● Direction
Copy out the listing below, swapping "metro sign" for "subway sign" and changing nothing else.

● Input rows
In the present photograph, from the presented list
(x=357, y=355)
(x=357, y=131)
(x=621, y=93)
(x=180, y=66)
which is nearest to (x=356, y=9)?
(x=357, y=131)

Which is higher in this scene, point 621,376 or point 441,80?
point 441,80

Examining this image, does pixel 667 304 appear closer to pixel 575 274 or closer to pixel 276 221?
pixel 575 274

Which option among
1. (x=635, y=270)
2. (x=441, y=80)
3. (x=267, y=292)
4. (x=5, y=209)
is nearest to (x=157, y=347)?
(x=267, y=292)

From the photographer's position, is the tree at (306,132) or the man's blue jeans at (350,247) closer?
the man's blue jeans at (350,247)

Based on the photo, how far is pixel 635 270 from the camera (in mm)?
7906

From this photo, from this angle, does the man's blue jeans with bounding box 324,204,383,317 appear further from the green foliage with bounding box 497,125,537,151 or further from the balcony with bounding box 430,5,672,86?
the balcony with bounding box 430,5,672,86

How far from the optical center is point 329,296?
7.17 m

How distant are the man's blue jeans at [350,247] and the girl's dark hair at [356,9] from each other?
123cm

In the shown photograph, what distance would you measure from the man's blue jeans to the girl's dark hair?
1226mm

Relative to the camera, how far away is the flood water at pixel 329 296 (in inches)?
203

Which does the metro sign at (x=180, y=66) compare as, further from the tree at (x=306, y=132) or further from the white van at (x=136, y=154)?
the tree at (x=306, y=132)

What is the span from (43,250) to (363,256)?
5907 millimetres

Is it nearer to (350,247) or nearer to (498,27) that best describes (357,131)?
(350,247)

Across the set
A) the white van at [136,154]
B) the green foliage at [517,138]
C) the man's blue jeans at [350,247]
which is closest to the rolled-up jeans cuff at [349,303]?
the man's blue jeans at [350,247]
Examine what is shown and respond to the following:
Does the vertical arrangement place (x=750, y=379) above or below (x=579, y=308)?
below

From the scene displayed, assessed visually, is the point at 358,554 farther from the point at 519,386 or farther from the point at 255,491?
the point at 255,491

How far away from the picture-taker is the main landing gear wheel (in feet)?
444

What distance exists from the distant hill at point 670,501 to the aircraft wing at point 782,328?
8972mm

● Finished task
In the present photograph, from the presented list
(x=357, y=355)
(x=357, y=131)
(x=621, y=93)
(x=180, y=66)
which is nearest to (x=356, y=9)?
(x=357, y=131)

Which is higher in this scene, point 621,376 or point 441,80?
point 441,80

Examining this image, does pixel 667 304 appear closer to pixel 575 274 or closer to pixel 276 221?
pixel 575 274

Which option among
1. (x=635, y=270)
2. (x=441, y=80)
3. (x=267, y=292)
4. (x=5, y=209)
is nearest to (x=157, y=347)?
(x=267, y=292)

From the photographer's position, is the tree at (306,132) or the man's blue jeans at (350,247) closer?
the man's blue jeans at (350,247)

Based on the photo, how far is pixel 635 270 from the camera (in mm)?
7906

From this photo, from this angle, does the man's blue jeans with bounding box 324,204,383,317 appear further from the green foliage with bounding box 497,125,537,151 or further from the balcony with bounding box 430,5,672,86?
the balcony with bounding box 430,5,672,86

How far from the optical center is point 329,296?
7.17 m

How distant are the man's blue jeans at [350,247] and the girl's dark hair at [356,9] from each other?
123cm

In the shown photograph, what distance would you measure from the man's blue jeans to the girl's dark hair?
1226mm

Relative to the camera, how far away is the flood water at pixel 329 296 (in inches)?
203

Which does the subway sign at (x=180, y=66) compare as, further from the tree at (x=306, y=132) or further from the white van at (x=136, y=154)?
the tree at (x=306, y=132)

What is the span from (43,250) to (363,256)?
5907 millimetres

Is it nearer to (350,247) or nearer to (498,27) that best describes (357,131)?
(350,247)

Across the set
A) the white van at [136,154]
B) the green foliage at [517,138]
C) the man's blue jeans at [350,247]
which is closest to the rolled-up jeans cuff at [349,303]?
the man's blue jeans at [350,247]
Examine what is shown and respond to the following:
Does the vertical arrangement place (x=750, y=379) above or below (x=579, y=308)?
below

From the scene displayed, assessed visually, is the point at 358,554 farther from the point at 519,386 or farther from the point at 255,491?
the point at 255,491

How far away from the picture-taker is the main landing gear wheel (in feet)?
444

What distance exists from the distant hill at point 670,501 to the aircraft wing at point 782,328?
8972mm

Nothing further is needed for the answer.